Conservatives feel the exact same way. It’d be nice if liberals treated conservatives like human beings instead of vermin to be eradicated. Classic example: like how liberal pundits & politicians treat the Tea Party.


Okay, again, I think there's a big difference. The criticism of the Tea Party from the left has mostly been to call them:

  • Racist
  • Angry
  • Incoherent/Stupid
  • Believe a revisionist version of history
  • Believe in a revisionist version of the Constitution
  • Quick to resort to intimidation or violence
  • Run by corporations


That's a pretty negative set of attributes. Well earned too, IMO.

Thing is, we don't really want them gone, we want them to snap out of it. We want to demonstrate to them the value of what we believe, and we want to show that the things we want and what they want aren't really so different when you come down to it.

Their criticism of us is:

  • Elitist
  • Incoherent/Stupid
  • Weak (on terror/drugs/Ruskies/welfare parasites, etc.)
  • Lazy
  • Naive
  • Run by special interests (mostly Unions and enviro-terrorists)
  • Propagandist (we supposedly control all media, remember?)
  • Unpatriotic
  • Un-American
  • Baby-killing
  • Grandma-killing
  • Job-killing
  • Troop-hating
  • Gay-loving
  • Flag-burning
  • God-hating
  • Socialist
  • Communist
  • Fascist


I don't get the same sense of desire for outreach/reformation of liberals. I also don't get the sense of compatibility from them. They're not okay with a government that's part-conservative and part-liberal in inspiration. It's an all-or-nothing game to them.

I think that's less true in the broader right-wing movement, but the Tea Party-style of argument is in ascendance over there, and it seems like hardly anyone on the right thinks they should be trying to cool down that eliminationist streak.

>> ^Winstonfield_Pennypacker:
But most of the time the reality is that the guy we want to believe is such a jerk is nowhere near as bad as we imagine in our head.


I agree.

>> ^Winstonfield_Pennypacker:
So when some politician says, “Hey – Limbaugh (or whoever) is poisoning our national discourse with their violent rhetoric”, all too many people are ready to lap up the demagoguery. Politicians who do so are manipulating us for votes. Pundits who do so are manipulating you for ratings.
Don’t be a dupe. We live in a free country, where speech – even speech you don’t like – is protected.

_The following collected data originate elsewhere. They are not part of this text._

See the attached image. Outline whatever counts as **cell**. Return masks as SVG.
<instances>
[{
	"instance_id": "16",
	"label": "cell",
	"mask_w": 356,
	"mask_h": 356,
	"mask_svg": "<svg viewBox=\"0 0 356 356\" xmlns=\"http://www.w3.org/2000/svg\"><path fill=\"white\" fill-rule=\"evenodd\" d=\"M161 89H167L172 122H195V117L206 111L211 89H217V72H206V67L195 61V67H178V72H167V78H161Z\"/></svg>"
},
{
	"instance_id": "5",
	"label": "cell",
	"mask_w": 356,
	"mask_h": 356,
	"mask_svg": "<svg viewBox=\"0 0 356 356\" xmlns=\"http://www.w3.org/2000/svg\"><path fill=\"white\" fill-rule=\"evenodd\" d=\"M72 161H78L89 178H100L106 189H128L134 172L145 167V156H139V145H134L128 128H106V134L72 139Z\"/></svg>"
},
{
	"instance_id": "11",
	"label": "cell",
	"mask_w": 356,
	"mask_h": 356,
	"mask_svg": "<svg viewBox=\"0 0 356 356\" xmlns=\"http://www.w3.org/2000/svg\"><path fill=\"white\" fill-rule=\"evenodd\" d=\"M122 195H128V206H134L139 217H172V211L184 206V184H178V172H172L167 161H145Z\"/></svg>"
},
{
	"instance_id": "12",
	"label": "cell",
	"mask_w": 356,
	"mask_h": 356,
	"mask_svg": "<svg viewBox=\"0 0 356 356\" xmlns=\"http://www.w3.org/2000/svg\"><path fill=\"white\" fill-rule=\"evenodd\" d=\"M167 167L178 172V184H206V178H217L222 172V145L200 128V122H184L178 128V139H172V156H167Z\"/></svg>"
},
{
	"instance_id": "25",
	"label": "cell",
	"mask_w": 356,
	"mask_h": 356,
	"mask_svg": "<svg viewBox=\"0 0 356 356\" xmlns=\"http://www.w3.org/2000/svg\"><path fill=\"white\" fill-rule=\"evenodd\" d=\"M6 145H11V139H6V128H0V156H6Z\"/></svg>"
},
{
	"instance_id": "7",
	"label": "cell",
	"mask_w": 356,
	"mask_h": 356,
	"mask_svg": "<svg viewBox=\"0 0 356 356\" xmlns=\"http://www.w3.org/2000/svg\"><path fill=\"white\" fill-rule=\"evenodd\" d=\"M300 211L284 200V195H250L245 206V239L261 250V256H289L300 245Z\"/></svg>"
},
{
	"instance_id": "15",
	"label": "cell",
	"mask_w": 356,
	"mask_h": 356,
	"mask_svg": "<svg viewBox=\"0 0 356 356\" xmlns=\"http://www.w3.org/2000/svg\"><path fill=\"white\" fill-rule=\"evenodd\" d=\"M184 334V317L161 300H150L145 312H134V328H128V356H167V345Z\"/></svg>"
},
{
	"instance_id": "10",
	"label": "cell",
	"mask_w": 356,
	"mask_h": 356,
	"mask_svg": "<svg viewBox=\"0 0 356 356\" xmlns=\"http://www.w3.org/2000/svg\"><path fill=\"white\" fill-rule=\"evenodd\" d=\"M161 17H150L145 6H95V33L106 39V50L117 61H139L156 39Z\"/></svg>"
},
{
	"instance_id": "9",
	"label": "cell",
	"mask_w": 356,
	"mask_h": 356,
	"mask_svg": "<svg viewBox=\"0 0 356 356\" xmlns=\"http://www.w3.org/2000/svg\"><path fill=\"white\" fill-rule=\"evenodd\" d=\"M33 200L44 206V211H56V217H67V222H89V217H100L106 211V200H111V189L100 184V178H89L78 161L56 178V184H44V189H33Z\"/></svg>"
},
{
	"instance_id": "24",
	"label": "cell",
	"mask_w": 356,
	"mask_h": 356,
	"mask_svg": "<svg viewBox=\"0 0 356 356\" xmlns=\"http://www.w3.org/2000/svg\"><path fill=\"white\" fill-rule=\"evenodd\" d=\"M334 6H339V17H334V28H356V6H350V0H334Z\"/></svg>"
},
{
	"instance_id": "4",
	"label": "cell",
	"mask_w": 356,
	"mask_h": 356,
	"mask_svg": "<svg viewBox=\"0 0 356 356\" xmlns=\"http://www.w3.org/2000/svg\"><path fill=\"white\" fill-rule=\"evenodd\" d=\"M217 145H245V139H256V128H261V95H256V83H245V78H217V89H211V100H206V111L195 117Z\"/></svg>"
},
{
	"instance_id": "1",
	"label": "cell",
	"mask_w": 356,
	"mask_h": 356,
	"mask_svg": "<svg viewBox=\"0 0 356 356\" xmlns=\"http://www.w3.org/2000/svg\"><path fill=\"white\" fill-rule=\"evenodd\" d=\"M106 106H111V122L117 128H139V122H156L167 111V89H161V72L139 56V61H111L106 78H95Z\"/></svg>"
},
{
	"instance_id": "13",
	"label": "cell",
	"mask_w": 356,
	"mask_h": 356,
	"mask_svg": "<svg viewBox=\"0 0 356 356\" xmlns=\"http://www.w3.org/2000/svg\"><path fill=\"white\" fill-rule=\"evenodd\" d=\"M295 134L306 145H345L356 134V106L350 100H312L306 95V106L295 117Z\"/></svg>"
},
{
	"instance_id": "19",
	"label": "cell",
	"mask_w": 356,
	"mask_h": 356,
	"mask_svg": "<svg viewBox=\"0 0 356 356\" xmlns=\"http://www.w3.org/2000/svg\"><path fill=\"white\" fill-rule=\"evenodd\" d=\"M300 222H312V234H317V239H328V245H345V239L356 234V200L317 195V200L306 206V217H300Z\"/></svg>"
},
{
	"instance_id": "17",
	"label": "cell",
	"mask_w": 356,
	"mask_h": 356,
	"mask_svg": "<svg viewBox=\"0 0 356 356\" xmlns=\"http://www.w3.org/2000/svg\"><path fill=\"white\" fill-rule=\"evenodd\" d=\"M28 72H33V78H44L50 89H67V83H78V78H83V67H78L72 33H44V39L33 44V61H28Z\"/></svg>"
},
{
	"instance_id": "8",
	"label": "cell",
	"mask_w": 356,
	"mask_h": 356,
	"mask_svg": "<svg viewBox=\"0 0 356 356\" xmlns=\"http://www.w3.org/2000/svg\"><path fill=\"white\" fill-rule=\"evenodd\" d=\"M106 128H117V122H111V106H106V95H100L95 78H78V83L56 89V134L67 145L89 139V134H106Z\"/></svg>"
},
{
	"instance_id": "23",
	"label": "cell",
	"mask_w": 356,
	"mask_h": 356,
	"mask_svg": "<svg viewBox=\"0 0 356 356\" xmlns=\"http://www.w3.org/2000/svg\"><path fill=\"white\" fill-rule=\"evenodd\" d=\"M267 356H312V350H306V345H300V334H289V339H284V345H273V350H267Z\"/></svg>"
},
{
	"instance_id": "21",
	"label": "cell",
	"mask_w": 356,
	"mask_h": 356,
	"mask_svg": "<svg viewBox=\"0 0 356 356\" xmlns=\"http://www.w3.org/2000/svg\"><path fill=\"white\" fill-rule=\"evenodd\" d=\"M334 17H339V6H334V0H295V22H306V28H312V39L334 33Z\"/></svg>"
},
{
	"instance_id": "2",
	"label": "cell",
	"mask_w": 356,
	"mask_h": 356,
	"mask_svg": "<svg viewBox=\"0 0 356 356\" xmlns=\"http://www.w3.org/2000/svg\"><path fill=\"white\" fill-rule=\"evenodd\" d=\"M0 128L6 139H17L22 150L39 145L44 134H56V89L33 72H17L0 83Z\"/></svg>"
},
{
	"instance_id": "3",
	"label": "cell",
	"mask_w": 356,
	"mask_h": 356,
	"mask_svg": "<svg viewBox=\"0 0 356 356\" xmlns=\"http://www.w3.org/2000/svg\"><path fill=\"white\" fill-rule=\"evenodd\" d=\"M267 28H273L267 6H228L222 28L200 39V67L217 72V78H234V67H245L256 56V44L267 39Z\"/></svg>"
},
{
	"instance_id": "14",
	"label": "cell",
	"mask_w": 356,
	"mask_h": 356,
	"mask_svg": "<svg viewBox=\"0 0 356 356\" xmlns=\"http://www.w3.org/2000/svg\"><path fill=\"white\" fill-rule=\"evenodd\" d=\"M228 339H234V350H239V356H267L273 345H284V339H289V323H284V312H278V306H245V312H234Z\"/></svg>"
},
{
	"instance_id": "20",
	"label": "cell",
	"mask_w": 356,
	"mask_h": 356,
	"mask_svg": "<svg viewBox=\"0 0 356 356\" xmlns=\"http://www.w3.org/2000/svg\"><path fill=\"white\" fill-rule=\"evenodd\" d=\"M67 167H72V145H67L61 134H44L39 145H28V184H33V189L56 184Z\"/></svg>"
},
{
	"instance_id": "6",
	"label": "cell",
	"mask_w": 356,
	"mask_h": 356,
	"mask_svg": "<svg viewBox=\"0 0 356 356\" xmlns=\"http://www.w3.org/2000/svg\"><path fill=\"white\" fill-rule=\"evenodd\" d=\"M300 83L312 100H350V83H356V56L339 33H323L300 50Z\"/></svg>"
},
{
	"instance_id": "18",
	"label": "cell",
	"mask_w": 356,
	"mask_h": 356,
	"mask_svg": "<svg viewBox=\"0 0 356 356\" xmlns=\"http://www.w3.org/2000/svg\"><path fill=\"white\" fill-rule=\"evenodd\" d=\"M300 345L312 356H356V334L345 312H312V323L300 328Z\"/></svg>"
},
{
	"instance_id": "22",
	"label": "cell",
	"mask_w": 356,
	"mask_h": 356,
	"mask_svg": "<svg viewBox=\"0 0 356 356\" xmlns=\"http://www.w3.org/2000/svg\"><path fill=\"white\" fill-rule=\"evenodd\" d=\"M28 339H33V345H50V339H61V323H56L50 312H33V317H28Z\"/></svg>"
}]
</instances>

I agree with where you start here, but not where you end. Throughout, I am talking about condemnation, not criminalization.

I can condemn anything I want because I have free speech. I also think that there's a lot of validity to the idea that our national discourse has been poisoned with over the top rhetoric.

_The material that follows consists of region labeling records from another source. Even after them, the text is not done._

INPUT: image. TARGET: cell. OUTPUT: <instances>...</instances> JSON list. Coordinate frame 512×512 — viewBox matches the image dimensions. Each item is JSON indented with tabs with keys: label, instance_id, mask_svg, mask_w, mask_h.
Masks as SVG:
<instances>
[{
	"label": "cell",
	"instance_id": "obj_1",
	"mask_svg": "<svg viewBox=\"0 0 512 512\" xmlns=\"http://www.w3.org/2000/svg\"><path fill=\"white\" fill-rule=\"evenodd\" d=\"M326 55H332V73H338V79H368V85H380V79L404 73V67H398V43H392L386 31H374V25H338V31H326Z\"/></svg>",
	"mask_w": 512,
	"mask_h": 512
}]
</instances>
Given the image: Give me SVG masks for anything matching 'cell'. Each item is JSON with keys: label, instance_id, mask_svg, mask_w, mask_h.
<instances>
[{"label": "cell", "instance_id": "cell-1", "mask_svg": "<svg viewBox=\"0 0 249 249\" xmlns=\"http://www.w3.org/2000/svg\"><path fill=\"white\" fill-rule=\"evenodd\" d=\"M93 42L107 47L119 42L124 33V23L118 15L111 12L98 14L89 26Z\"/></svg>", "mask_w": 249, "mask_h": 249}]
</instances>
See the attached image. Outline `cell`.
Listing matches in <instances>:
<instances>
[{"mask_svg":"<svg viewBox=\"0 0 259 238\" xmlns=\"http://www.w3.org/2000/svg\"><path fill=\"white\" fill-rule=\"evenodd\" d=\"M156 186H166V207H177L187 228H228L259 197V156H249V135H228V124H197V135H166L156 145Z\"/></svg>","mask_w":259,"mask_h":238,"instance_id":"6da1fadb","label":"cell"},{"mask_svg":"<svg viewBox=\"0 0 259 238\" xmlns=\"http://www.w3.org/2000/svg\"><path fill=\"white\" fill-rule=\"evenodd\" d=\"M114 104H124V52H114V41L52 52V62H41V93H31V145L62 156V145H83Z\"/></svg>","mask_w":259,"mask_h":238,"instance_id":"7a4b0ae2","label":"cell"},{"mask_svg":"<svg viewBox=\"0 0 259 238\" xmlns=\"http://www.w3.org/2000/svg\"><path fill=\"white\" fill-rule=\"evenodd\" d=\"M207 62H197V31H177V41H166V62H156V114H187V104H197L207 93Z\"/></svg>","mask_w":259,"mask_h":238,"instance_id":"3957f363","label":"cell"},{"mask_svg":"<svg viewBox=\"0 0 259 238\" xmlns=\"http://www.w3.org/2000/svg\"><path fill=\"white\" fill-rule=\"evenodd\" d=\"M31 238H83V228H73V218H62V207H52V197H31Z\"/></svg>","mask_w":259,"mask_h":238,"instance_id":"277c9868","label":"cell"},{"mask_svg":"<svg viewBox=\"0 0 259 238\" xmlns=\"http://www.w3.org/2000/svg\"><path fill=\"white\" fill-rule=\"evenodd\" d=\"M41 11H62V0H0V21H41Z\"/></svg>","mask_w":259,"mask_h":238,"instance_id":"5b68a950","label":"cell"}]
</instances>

I think the kind of political junkies who come and get in my face here are kindred spirits, but I get so very, very tired of trying to break through the vitriol, and I mostly just write off responding to the people who seem to only speak to provoke.

To be frank, you have been a pretty borderline case in my book. You come across to me as someone who's commentary often only serves to raise the amount of heat and useless vitriol in conversations. I know I can dish it out myself, but I tend to dial it way back if I sense someone wants a real conversation.

I'm glad to see you do that at least a bit here.

Like you said, don't be a dupe -- don't be one of these people who carries nothing but a burning hatred of people who disagree with you, especially if you like to hang out in a place you think is 90% people who disagree with you.